Tappe knows his way around the bureaucracies that control so much of our lives, having spent years in education and as administrating Educational Service Units, as well as on McCook's zoning board, sales tax ballot committee and the Wakefield City Council.

We tend to believe his statement that his main concern was that only two candidates came forward to volunteer for the appointment. From what we have seen, Tappe's motives are usually just that simple and honest. We know he'll have many more opportunities to serve the community in the future.

But we have to admit a little envy for the "winner" of the appointment, Jack Rogers, who retired as editor of the Gazette 12 years ago.
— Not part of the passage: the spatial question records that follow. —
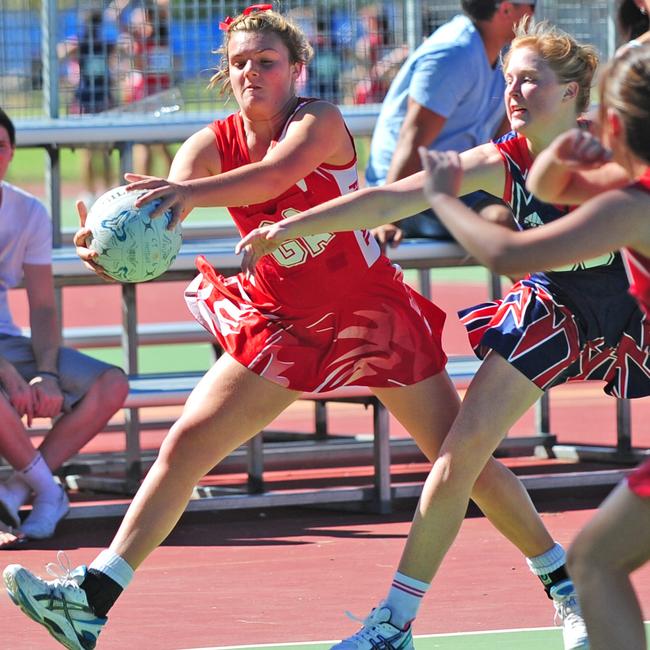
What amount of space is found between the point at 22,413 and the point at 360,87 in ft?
9.86

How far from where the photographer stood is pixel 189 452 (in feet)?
15.3

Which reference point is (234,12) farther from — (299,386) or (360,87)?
(299,386)

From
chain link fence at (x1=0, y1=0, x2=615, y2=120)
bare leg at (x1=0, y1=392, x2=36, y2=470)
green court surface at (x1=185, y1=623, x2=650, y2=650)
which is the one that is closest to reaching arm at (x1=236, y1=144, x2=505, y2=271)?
green court surface at (x1=185, y1=623, x2=650, y2=650)

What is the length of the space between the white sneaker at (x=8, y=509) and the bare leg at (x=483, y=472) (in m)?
2.27

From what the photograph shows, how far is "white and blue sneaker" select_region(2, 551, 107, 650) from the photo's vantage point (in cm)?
452

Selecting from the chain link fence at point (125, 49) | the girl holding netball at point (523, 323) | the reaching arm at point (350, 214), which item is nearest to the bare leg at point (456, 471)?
the girl holding netball at point (523, 323)

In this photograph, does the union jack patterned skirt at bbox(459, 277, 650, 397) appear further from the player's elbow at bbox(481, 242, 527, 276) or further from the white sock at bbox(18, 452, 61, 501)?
the white sock at bbox(18, 452, 61, 501)

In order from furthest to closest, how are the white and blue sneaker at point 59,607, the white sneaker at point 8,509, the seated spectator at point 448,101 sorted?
the seated spectator at point 448,101 → the white sneaker at point 8,509 → the white and blue sneaker at point 59,607

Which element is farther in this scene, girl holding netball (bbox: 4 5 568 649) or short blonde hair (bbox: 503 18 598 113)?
short blonde hair (bbox: 503 18 598 113)

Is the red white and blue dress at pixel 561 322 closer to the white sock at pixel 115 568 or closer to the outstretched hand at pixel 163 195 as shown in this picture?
the outstretched hand at pixel 163 195

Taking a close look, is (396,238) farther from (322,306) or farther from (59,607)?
(59,607)

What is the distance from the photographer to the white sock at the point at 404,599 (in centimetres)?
440

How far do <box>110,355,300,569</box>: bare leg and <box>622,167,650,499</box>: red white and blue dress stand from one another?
5.24ft

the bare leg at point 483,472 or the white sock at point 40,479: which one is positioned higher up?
the bare leg at point 483,472
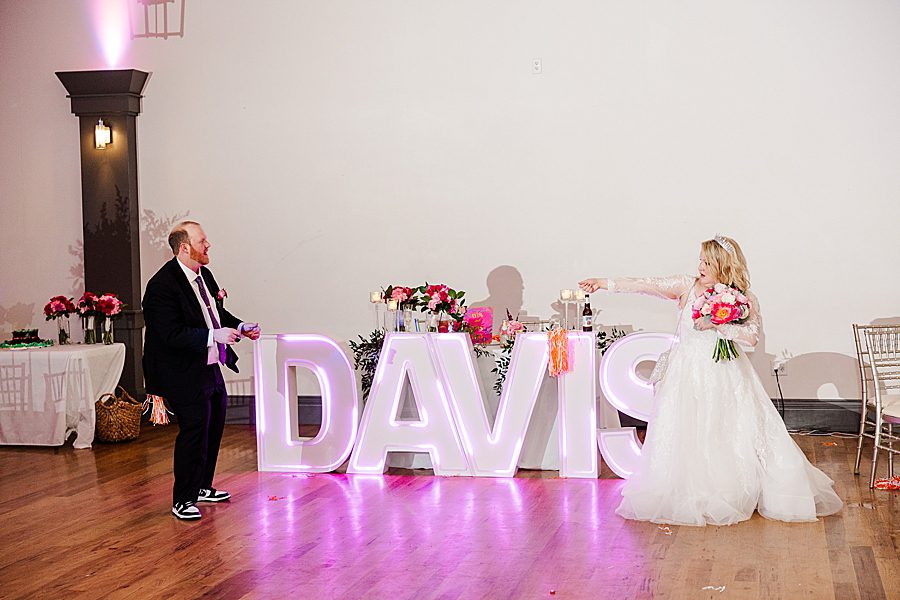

It's not unheard of for active newspaper people to serve on city councils and school boards, especially in smaller towns, but it's rare. It's important that the public have an unbiased source of information about the entities that spends its tax dollars and set the rules that govern daily life.

But it's unfortunate that knowledge and wisdom gained over years of covering government too often goes to waste.

In fact, we've often used this space to decry the loss of "institutional memory" that is the cost of term limits in the Nebraska Legislature.

Now, Jack has a chance to provide that "memory," bringing a perspective that can only come from sitting through decades of council meetings. No other current City Council member can recall, first hand, events like the firefighter's walk-out and countless other examples of civic drama.

And, while he's been invited into executive sessions before, no other council member knows as well what it's like to need and desire information and not have access to it.

Many news people secretly harbor a desire to help shape the news rather than just report on it. We know Jack Rogers will make the most of his opportunity to do just that.

It should be fun to watch the newest member get used to the view from the other side of that table in the City Council chambers.